## Start Provided material

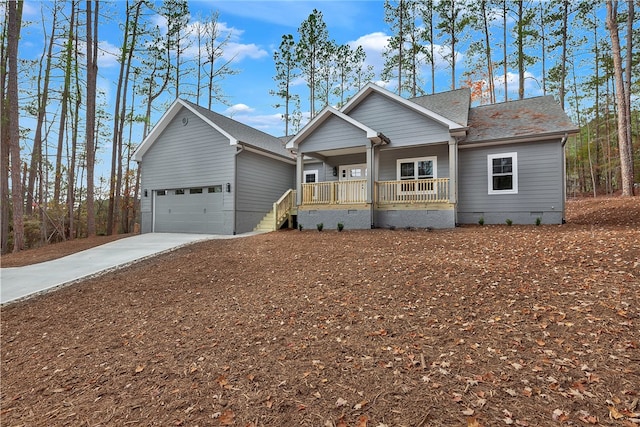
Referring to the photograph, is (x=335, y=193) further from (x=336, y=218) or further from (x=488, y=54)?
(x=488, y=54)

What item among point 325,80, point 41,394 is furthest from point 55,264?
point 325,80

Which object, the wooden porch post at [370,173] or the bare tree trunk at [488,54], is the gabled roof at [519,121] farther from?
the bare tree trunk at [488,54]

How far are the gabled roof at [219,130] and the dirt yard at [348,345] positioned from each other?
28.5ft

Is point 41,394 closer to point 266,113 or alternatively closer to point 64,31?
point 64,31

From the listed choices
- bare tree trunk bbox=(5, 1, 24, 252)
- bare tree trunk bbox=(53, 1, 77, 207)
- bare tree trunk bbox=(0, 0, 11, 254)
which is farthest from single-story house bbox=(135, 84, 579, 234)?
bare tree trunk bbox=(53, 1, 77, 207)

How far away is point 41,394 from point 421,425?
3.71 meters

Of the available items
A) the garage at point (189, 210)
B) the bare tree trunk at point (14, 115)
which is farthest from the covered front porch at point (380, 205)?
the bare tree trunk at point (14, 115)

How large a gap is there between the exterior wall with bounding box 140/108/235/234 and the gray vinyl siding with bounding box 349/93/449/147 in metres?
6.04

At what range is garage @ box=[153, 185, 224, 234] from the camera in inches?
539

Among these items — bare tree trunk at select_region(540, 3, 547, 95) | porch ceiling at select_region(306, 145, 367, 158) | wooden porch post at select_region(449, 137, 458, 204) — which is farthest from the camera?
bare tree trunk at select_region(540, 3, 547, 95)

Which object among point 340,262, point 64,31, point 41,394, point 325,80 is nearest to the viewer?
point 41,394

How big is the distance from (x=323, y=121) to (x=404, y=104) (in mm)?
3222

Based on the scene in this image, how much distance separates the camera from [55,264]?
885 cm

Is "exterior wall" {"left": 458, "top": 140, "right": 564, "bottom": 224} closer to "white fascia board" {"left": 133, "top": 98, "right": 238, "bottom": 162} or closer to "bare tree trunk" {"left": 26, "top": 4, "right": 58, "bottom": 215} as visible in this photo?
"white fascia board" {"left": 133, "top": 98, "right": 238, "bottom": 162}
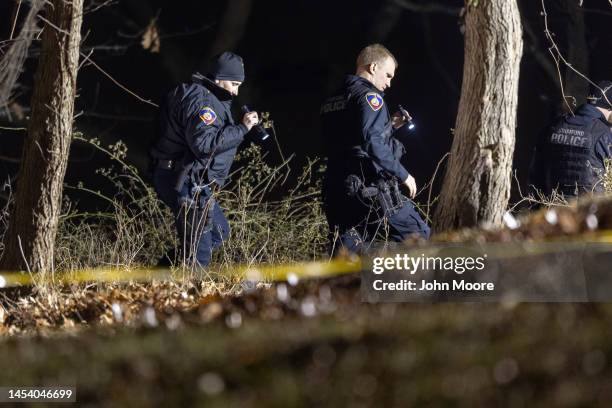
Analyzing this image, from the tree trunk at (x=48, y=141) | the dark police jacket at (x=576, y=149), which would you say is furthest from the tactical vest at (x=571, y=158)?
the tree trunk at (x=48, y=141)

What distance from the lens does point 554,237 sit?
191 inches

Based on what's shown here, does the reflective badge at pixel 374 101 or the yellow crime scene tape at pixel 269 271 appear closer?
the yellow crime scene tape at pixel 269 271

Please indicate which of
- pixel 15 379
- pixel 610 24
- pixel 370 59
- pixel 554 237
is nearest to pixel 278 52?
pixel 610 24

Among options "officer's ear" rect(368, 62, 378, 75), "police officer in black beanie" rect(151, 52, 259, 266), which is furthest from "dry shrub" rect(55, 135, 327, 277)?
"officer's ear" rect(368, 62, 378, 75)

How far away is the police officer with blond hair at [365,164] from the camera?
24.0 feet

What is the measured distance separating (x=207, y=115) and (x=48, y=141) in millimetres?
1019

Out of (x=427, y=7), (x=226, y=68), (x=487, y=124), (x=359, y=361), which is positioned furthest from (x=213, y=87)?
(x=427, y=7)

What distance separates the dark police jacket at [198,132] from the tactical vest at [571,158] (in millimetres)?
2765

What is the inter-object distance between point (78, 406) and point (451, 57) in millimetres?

## End Provided material
## Start Provided material

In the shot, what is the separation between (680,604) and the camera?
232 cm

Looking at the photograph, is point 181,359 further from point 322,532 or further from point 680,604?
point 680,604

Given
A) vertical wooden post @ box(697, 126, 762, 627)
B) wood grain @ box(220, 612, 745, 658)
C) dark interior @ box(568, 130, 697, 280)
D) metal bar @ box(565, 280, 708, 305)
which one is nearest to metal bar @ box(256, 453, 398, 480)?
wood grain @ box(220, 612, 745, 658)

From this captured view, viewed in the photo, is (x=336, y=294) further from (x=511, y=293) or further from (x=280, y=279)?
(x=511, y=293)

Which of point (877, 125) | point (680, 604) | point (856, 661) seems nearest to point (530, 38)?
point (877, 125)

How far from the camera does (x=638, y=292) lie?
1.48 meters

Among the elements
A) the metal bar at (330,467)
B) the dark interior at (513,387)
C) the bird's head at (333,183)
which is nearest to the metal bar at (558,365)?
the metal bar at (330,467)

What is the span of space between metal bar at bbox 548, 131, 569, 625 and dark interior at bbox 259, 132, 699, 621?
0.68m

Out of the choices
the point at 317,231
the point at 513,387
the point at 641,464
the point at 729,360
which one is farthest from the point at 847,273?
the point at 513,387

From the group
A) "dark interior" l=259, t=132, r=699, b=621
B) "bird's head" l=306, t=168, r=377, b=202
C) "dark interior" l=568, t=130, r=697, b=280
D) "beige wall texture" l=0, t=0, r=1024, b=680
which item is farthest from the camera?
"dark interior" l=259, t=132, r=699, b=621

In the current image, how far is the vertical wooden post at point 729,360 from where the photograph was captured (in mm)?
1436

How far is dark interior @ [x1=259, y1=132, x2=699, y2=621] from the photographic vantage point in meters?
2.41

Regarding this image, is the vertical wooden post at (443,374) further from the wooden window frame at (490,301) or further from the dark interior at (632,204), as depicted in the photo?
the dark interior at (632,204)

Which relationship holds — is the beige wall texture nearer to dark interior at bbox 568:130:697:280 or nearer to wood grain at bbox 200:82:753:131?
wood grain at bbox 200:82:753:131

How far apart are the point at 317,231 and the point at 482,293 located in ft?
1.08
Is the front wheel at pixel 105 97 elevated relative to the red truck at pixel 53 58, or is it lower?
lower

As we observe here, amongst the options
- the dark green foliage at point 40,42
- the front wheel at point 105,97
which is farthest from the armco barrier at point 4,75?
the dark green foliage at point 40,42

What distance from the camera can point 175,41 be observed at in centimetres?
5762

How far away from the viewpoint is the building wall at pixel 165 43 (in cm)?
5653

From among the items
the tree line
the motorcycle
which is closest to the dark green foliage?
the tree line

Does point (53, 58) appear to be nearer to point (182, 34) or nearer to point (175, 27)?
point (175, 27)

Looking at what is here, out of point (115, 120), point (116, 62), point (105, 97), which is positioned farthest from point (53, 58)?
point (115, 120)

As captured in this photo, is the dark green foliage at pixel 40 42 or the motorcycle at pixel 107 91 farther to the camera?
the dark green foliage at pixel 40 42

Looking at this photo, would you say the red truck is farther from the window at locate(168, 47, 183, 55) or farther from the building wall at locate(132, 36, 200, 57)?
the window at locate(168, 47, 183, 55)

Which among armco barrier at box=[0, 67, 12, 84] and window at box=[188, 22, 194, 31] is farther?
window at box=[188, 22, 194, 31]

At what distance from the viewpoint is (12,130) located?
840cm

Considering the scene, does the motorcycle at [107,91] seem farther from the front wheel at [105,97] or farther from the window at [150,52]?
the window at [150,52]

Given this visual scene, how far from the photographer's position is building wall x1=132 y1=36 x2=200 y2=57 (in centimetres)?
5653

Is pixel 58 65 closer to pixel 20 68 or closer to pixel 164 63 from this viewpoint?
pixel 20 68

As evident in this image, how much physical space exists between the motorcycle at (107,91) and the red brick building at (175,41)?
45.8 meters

## End Provided material

> [Task description]
Return the listing lines exactly, beginning at the line containing "From this captured" and stopping after the line containing "1.48 meters".

> [Result for this task]
From this captured view, viewed in the photo, is (x=336, y=294) further from (x=511, y=293) or further from (x=280, y=279)?
(x=511, y=293)

Which of point (877, 125) | point (680, 604) | point (856, 661) seems nearest to point (530, 38)?
point (877, 125)

How far from the camera does (x=638, y=292) lie?
1.48 meters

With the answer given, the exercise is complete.